Dal 1945, e soprattutto durante la Guerra fredda, gli accordi raggiunti a Yalta sono stati oggetto di successive critiche, soprattutto negli Stati Uniti. Il presidente Roosevelt, morto solo due mesi dopo la conferenza, fu accusato da alcuni di aver consegnato la Polonia e il resto dell’Europa orientale a Stalin e di aver permesso all’Unione Sovietica di mettere piede nell’Asia orientale nonostante la promessa di un intervento russo nella guerra contro il Giappone.

Il futuro Segretario di Stato James Byrnes, che era presente a Yalta, registrò nelle sue memorie che, “per quanto ho potuto vedere, il Presidente aveva fatto pochi preparativi per la Conferenza”. Lord Moran, il medico di Churchill, pensava che il Presidente fosse “un uomo molto malato” con solo pochi mesi di vita. Churchill si sarebbe lamentato con Moran dicendo: «Il Presidente si sta comportando molto male. Non si interesserà a ciò che stiamo cercando di fare».

1. Il ruolo di Churchill

Winston Churchill, Franklin D. Roosevelt e Joseph Stalin posano per i fotografi durante la conferenza di Yalta (i "Tre Grandi") nel febbraio 1945.
© IWM (NAM 236) Winston Churchill, Franklin D. Roosevelt e Joseph Stalin posano per i fotografi durante la conferenza di Yalta nel cortile del Palazzo di Livadia, il 9 febbraio 1945. Churchill disse di Yalta: “Questo è un club molto esclusivo. La quota di ingresso è di cinque milioni di soldati o l’equivalente”.

Ma Churchill fu anche criticato per la sua accettazione apparentemente passiva del dominio sovietico sulla Polonia e l’Europa orientale. Nel dibattito della Camera dei Comuni su Yalta, 21 parlamentari conservatori, tra cui il futuro Primo Ministro Sir Alec Douglas-Home, presentarono un emendamento che deplorava “il trasferimento del territorio di un alleato a un’altra potenza”. Il ministro junior George Strauss si dimise per protesta contro la politica del governo sulla Polonia.

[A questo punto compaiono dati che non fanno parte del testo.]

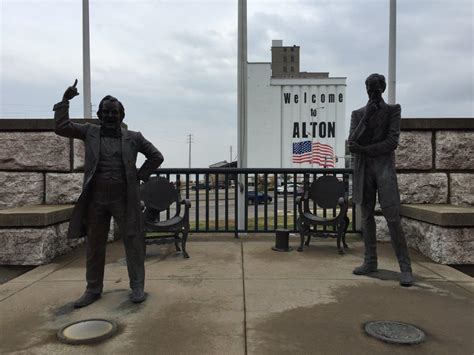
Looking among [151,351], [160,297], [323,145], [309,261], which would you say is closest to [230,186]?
[309,261]

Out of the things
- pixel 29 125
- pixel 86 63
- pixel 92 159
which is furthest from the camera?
pixel 86 63

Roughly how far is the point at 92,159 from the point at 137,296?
139 cm

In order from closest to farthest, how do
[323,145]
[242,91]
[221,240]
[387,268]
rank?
[387,268] → [221,240] → [242,91] → [323,145]

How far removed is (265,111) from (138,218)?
160 feet

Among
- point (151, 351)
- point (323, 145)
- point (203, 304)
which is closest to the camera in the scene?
point (151, 351)

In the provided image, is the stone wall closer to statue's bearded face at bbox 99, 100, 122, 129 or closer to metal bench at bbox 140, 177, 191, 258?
metal bench at bbox 140, 177, 191, 258

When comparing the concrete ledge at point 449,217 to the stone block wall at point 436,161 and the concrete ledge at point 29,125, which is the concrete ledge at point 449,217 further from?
the concrete ledge at point 29,125

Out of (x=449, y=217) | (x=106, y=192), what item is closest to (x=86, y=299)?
(x=106, y=192)

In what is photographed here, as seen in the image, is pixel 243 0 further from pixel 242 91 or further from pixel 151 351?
pixel 151 351

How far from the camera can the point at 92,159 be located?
12.9ft

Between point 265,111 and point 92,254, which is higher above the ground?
point 265,111

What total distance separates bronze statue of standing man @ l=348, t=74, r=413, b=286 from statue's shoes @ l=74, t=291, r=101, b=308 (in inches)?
121

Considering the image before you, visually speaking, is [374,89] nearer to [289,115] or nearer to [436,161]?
[436,161]

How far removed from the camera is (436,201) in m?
6.96
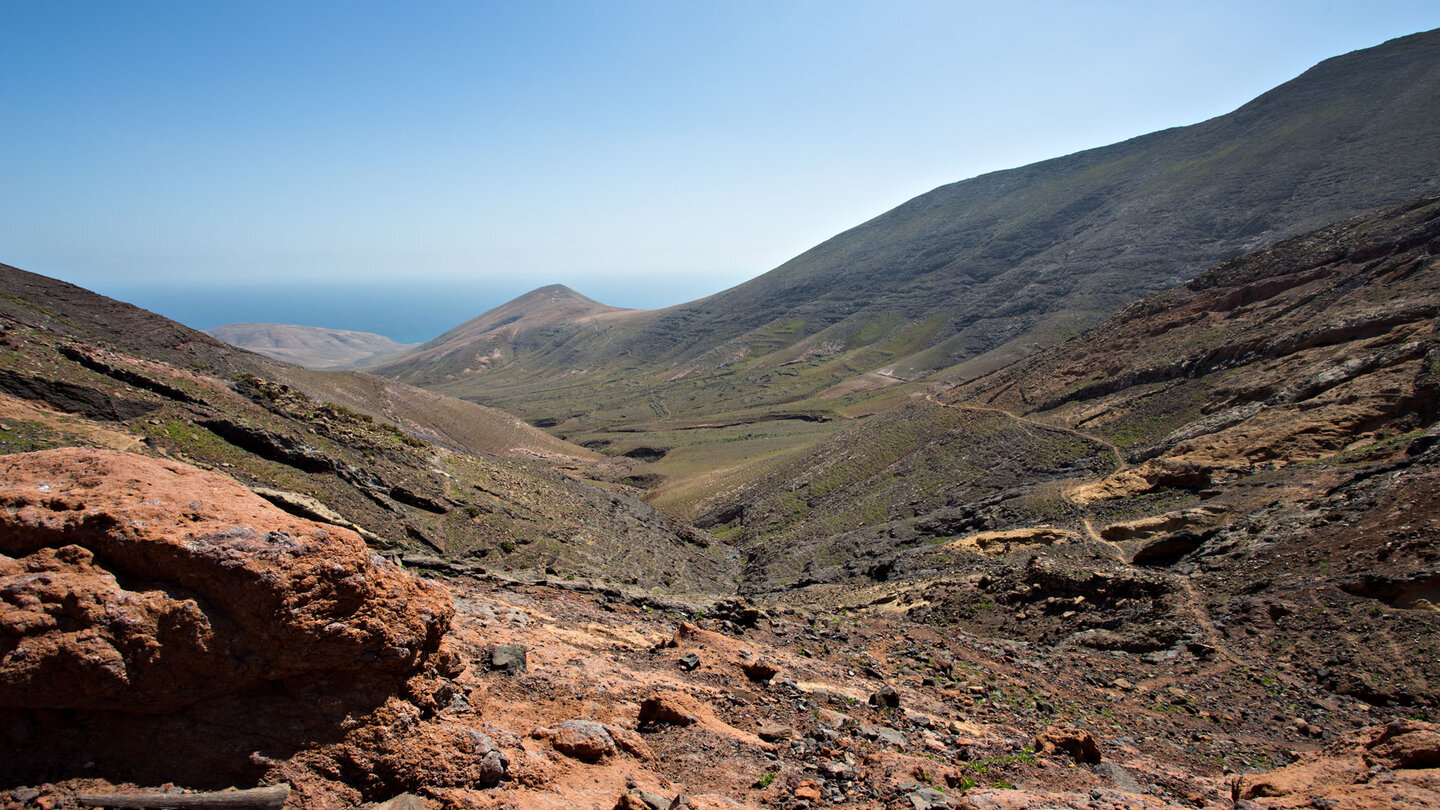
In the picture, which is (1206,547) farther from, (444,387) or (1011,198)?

Verso la fine degli anni ’70, Churchill e il ministro degli Esteri Anthony Eden furono anch’essi oggetto di critiche quando divenne ampiamente noto che avevano fatto una concessione a Stalin, ovvero che tutti gli ex prigionieri di guerra sovietici, comprese migliaia di persone che per qualsiasi motivo avevano cambiato schieramento e combattuto in uniforme tedesca, fossero rimpatriati forzatamente. Ma ancora una volta si temeva che se non si fosse raggiunto un accordo, i russi avrebbero potuto dimostrarsi altamente ostruzionisti quando si sarebbe trattato di rimpatriare i prigionieri di guerra occidentali liberati dall’Armata Rossa.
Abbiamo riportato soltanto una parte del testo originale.